Üriner inkontinanstan muzdarip olanlar sadece yaşlı hastalar değildir.
İdrar kaçırma her on kadından dördünü, her on erkekten birini ve 15 yaşın altındaki çocukların yüzde 17’sini etkiler. Ayrıca 18-21 yaş arasındaki erkek ve kadın sporcuların yüzde 28’i stres inkontinansı yaşar. Hamilelik sırasında pelvik taban kasları ve pudendal sinir önemli ölçüde gerildiği için hamile kadınlar da idrar kaçırma açısından daha yüksek risk altındadır. Çok fazla kişi, üriner inkontinanstan muzdariptir ve bu deneyim genellikle onları utanmış, sosyal olarak izole edilmiş ve depresif hissetmelerine neden olabilir.
Stres inkontinans: Öksürme, hapşırma, gülme veya efordan kaynaklanan idrar kaçırma
Urge inkontinans : Kontrol edememe ile birlikte ani ve güçlü bir idrara çıkma dürtüsü
Karma inkontinans : Stres ve dürtü tipinin birlikte kombinasyonu.
Kontinans, kolon ve rektumun düz kası, puborektal kas ve anal sfinkterler arasındaki sinyallerin karmaşık entegrasyonunu gerektirir.
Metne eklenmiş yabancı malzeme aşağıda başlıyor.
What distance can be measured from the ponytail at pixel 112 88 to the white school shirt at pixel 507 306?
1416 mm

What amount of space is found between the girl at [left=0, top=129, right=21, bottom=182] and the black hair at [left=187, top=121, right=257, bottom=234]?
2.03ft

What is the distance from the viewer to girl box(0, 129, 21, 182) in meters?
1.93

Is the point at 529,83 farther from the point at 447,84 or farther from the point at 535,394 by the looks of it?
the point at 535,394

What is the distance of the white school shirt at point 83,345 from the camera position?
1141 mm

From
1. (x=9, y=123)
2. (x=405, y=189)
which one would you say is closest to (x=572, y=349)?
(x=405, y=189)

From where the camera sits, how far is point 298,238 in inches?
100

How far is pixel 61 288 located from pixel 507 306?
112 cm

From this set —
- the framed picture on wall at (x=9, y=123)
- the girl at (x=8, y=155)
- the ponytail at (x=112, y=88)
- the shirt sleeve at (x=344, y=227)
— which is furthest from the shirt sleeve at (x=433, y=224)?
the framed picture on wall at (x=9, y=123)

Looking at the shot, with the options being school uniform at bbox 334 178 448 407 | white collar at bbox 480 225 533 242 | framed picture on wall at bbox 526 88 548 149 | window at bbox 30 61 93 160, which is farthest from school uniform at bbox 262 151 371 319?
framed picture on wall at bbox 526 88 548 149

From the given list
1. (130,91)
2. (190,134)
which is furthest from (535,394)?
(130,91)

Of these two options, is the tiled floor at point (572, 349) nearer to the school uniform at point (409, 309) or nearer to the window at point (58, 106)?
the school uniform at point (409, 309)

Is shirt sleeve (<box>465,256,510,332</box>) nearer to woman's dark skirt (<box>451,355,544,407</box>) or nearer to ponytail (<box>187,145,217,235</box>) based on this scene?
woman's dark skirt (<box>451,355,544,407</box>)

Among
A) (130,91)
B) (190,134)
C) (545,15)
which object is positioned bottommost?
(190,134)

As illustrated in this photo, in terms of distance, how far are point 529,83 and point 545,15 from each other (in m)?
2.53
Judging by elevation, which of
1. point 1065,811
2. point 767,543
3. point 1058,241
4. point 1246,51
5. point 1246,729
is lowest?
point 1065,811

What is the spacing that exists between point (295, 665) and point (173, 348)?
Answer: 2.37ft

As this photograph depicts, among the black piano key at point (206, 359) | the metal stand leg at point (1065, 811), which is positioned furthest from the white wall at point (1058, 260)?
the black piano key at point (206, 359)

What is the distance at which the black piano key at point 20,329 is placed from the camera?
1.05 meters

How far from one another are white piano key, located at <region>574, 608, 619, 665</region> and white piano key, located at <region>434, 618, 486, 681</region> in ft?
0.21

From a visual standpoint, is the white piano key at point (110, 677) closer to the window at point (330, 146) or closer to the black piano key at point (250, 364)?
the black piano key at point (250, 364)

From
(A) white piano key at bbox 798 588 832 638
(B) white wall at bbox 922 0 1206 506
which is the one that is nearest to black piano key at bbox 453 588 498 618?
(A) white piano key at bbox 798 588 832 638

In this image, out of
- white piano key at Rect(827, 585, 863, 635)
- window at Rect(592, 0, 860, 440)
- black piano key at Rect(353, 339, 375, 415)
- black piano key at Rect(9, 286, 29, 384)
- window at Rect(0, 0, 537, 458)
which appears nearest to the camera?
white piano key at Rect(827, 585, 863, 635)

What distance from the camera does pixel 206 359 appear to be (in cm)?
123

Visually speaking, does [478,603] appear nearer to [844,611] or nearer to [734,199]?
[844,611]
Özünde, vajinal doğumdan kaynaklanan travma veya nörolojik bir hakaret de dahil olmak üzere, bu mekanizmalara müdahale eden herhangi bir süreç, fekal inkontinansa neden olabilir.
PELVİK TABAN TERAPİSTİ BANA NASIL YARDIMCI OLUR?
Bir pelvik taban fizyoterapisti tarafından uygun önleyici tedbirler ve tedavi, hastaların üriner inkontinansı yönetmesine veya hafifletmesine yardımcı olabilir. Mesane eğitimiyle birlikte pelvik taban kas eğitiminin, bu durumun semptomlarını ortadan kaldırabilir. New England Journal of Medicine’de yayınlanan ve “stres inkontinansının birinci basamak tedavisinin pelvik taban kas eğitimini içerdiğini” belirten bir çalışma da alıntılanmıştır. Bu çalışma ayrıca, pelvik taban kaslarını kontrol edemeyen kadınların “pelvik taban tedavisi konusunda eğitimli bir fizyoterapiste görünmekten fayda görebileceğini” vurgulamaktadır.
İlk değerlendirme sırasında, fizyoterapistlerimiz pelvik taban kaslarının gücünü, motor kontrolünü ve dayanıklılığını değerlendirerek mevcut olan herhangi bir kas-iskelet sistemi bozukluğunu değerlendirecektir. Daha sonra, araştırmalar bu kasların pelvik taban ile aktive olduğunu ve zayıf olduğunda hastanın durumuna katkıda bulunabileceğini gösterdiğinden, transversus abdominus ve multifidus dahil olmak üzere gövde kaslarını değerlendiririlir. Ek olarak, tetik noktaları, miyofasyal gerginlik ve pelvik, sakroiliak, omurga ve kalça eklemlerinin yanlış hizalanması gibi diğer kas-iskelet sistemi sorunlarını nedensel veya kalıcı faktörler olarak ekarte etmek için değerlendirilir.
Ardından, her hasta için kişiselleştirilmiş bir tedavi programı geliştirilir.